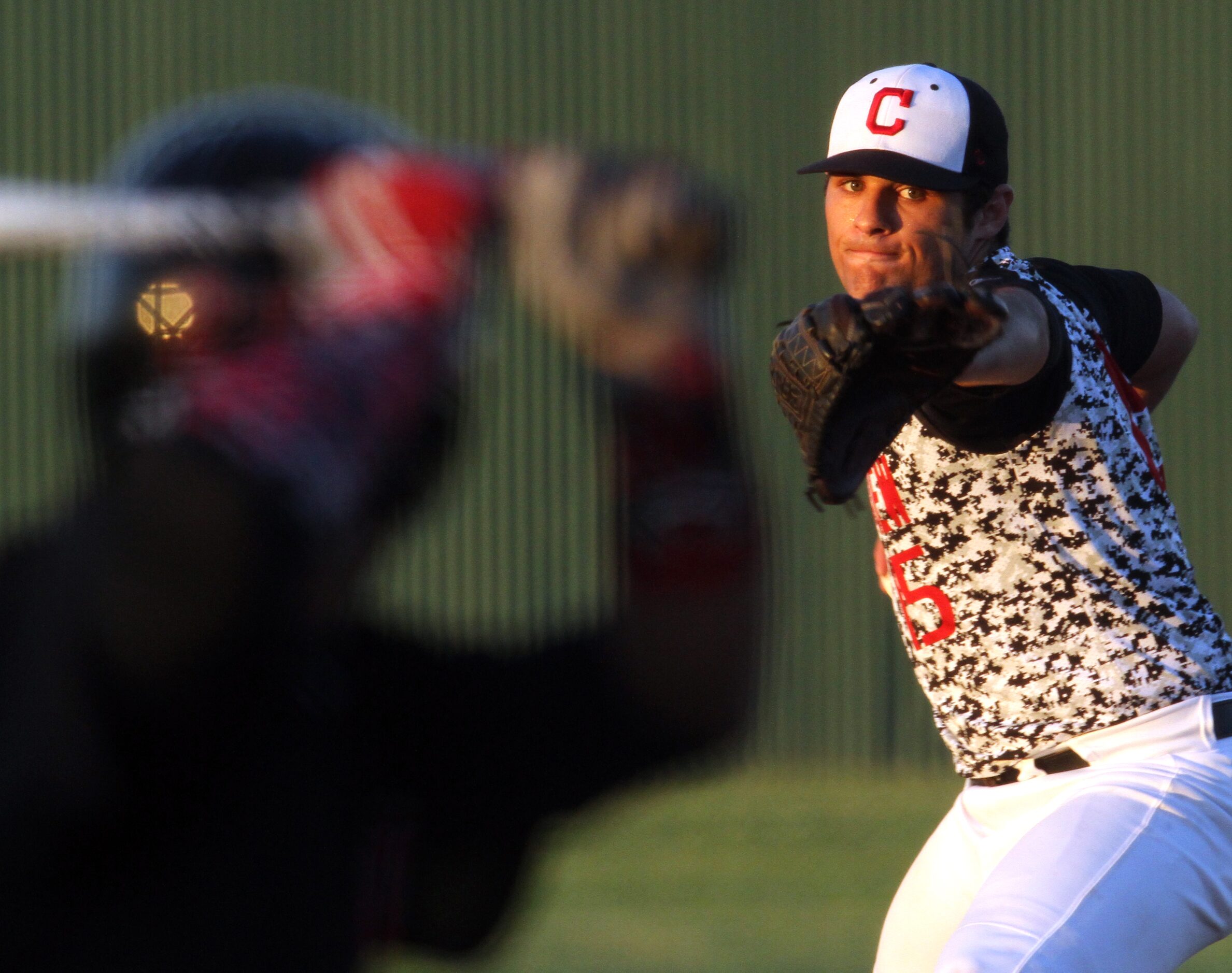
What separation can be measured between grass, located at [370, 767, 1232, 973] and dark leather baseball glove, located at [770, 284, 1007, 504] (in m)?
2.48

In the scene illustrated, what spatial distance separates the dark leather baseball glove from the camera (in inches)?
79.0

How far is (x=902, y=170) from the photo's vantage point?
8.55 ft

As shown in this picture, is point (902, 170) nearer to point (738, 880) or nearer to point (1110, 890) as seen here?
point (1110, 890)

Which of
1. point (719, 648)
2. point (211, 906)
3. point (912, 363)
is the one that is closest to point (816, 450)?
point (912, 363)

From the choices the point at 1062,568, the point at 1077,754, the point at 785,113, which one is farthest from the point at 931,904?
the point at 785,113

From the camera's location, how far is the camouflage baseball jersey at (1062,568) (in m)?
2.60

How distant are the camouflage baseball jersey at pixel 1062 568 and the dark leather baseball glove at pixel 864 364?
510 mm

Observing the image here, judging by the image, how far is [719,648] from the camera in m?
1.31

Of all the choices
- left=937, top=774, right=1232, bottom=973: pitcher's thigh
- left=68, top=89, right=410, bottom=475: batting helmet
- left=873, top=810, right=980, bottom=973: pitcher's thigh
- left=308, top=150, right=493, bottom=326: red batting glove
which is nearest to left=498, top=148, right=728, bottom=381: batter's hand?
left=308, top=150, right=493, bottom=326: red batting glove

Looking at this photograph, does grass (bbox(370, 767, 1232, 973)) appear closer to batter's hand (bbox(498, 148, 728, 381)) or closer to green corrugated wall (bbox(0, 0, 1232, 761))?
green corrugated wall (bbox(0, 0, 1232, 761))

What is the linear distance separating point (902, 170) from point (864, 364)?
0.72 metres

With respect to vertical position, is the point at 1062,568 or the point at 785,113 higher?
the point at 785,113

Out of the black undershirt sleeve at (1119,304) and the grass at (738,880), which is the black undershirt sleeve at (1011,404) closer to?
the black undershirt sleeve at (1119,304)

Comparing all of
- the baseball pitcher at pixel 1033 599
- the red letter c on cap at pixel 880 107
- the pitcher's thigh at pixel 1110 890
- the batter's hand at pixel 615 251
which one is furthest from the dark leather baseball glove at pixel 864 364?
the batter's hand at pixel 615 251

______________________________

Quote every one of the lines above word for word, from the first to the last, but leave out the picture.

What separation can be measured between grass, located at [370, 767, 1232, 973] and dark leather baseball glove, located at [770, 284, 1007, 504] (in m)?
2.48

In the scene illustrated, what spatial distance separates the dark leather baseball glove from the camera (in inches)?
79.0

How far is (x=902, y=170) from the photo's vantage point?
8.55 ft

As shown in this picture, is point (902, 170) nearer to point (738, 880) or nearer to point (1110, 890) as seen here?
point (1110, 890)

Which of
1. point (719, 648)
2. point (211, 906)
3. point (912, 363)
is the one that is closest to point (816, 450)?
point (912, 363)

From the choices the point at 1062,568, the point at 1077,754, the point at 785,113, which one is farthest from the point at 931,904?
the point at 785,113

From the camera's location, how far is the camouflage baseball jersey at (1062,568) (in m)?
2.60

How distant are the camouflage baseball jersey at pixel 1062 568 and the dark leather baseball glove at pixel 864 364?
510 mm

Observing the image here, judging by the image, how far is [719,648] from the camera in m?
1.31

Of all the choices
- left=937, top=774, right=1232, bottom=973: pitcher's thigh
- left=68, top=89, right=410, bottom=475: batting helmet
- left=873, top=810, right=980, bottom=973: pitcher's thigh
- left=308, top=150, right=493, bottom=326: red batting glove
which is nearest to left=498, top=148, right=728, bottom=381: batter's hand?
left=308, top=150, right=493, bottom=326: red batting glove

Looking at this photograph, does grass (bbox(370, 767, 1232, 973)) appear closer to batter's hand (bbox(498, 148, 728, 381)) or closer to green corrugated wall (bbox(0, 0, 1232, 761))?
green corrugated wall (bbox(0, 0, 1232, 761))

What is the linear distance separating point (902, 170) from point (864, 364)?
0.72 metres

With respect to vertical position, is the point at 1062,568 or the point at 785,113 higher?
the point at 785,113

Out of the black undershirt sleeve at (1119,304) and the grass at (738,880), which is the black undershirt sleeve at (1011,404) closer to?
the black undershirt sleeve at (1119,304)

Comparing all of
- the baseball pitcher at pixel 1033 599
- the red letter c on cap at pixel 880 107
- the pitcher's thigh at pixel 1110 890
- the batter's hand at pixel 615 251
which one is furthest from the dark leather baseball glove at pixel 864 364?
the batter's hand at pixel 615 251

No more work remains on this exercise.